— PODANY FRAGMENT —
━━━

Marzanna została sprzedana na rzeź. Nie zaźrebia się, nie ma prawa żyć!

2 dni do końca
Wsparły 3 osoby
20 zł (1%)
Brakuje jeszcze 1 980 zł
Adopcje

Rozpoczęcie: 9 Października 2024

Zakończenie: 11 Października 2024

Godzina: 23:59

Kochani, zwracam się dziś do Was o pomoc dla Marzanny, klaczy, której nie uda się już urodzić więcej potomstwa, dlatego usłyszała wyrok śmierci.

Przyjechała do handlarza niedawno, ale miejsca nie zagrzeje tutaj długo, bo jak to powiedział „nie nadaje się już do niczego więcej, niż przemielenia na mięso”. Marzanna widziała wiele, a jeszcze więcej wycierpiała przez lata, kiedy przymusowo wydawała na świat maleństwa, które siłą jej odbierano, kiedy tylko przyszła na to odpowiednia pora. Ile bólu i trwogi może znieść tak bezbronne zwierze, które obdziera się z resztki godności i krzywdzi na każdym kroku? W jej oczach widzę tylko strach, ona dobrze wie, że każdy kolejny dzień, może być już ostatnim.

━━━

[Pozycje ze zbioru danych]
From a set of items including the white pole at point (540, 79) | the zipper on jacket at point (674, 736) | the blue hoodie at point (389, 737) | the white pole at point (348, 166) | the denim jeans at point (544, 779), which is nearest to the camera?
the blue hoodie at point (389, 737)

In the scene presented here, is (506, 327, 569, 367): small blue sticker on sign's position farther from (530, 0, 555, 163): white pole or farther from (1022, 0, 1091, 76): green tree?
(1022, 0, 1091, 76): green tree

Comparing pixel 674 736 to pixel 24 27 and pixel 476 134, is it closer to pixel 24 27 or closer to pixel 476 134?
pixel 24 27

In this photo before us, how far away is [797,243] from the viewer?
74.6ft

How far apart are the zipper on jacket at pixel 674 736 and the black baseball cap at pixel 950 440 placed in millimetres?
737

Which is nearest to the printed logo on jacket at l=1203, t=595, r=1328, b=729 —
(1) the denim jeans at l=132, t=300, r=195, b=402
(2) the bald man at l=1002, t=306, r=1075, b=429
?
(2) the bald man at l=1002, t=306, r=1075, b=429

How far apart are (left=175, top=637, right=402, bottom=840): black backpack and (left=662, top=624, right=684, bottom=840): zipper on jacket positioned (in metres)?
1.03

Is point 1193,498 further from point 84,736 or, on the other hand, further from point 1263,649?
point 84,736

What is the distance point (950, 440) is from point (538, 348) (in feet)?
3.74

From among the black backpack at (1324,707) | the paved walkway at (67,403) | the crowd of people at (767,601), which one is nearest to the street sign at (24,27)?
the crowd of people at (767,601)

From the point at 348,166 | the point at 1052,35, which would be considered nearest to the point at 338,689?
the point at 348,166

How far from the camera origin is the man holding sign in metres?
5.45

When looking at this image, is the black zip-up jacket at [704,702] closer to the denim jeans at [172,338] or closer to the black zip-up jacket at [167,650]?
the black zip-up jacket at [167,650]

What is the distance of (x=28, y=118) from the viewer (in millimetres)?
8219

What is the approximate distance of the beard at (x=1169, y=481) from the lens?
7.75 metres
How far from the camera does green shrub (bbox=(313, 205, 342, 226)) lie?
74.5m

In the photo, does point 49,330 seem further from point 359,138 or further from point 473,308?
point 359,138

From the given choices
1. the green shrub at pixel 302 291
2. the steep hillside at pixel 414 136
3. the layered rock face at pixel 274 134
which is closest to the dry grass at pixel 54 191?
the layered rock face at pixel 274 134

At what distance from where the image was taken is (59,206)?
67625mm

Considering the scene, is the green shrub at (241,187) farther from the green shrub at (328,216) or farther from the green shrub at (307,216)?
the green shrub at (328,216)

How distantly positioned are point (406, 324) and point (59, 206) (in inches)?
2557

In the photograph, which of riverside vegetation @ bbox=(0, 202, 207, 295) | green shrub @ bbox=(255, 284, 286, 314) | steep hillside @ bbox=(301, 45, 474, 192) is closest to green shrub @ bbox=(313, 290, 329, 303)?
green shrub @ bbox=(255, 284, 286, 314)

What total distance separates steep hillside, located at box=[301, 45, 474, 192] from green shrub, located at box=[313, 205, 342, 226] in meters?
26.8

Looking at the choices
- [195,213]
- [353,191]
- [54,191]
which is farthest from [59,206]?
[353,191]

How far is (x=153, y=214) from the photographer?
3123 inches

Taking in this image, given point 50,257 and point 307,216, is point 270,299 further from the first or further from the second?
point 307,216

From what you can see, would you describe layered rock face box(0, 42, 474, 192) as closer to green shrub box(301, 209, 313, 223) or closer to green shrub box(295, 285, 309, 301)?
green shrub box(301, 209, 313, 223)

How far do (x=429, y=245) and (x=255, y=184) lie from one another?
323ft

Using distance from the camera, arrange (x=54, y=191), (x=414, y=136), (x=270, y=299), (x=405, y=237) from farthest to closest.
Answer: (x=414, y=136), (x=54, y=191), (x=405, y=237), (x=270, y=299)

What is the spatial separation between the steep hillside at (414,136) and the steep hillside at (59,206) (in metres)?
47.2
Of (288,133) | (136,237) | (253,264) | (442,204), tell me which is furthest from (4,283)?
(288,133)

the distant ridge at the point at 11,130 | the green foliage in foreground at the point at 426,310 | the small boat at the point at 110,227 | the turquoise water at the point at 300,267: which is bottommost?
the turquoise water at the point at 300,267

━━━

— TWOJE ZADANIE —
Czy możesz przepisać w całości tekst o klaczy Marzannie, bez żadnych zmian?

— PEŁNE ROZWIĄZANIE —
Marzanna została sprzedana na rzeź. Nie zaźrebia się, nie ma prawa żyć!

2 dni do końca
Wsparły 3 osoby
20 zł (1%)
Brakuje jeszcze 1 980 zł
Adopcje

Rozpoczęcie: 9 Października 2024

Zakończenie: 11 Października 2024

Godzina: 23:59

Kochani, zwracam się dziś do Was o pomoc dla Marzanny, klaczy, której nie uda się już urodzić więcej potomstwa, dlatego usłyszała wyrok śmierci.

Przyjechała do handlarza niedawno, ale miejsca nie zagrzeje tutaj długo, bo jak to powiedział „nie nadaje się już do niczego więcej, niż przemielenia na mięso”. Marzanna widziała wiele, a jeszcze więcej wycierpiała przez lata, kiedy przymusowo wydawała na świat maleństwa, które siłą jej odbierano, kiedy tylko przyszła na to odpowiednia pora. Ile bólu i trwogi może znieść tak bezbronne zwierze, które obdziera się z resztki godności i krzywdzi na każdym kroku? W jej oczach widzę tylko strach, ona dobrze wie, że każdy kolejny dzień, może być już ostatnim.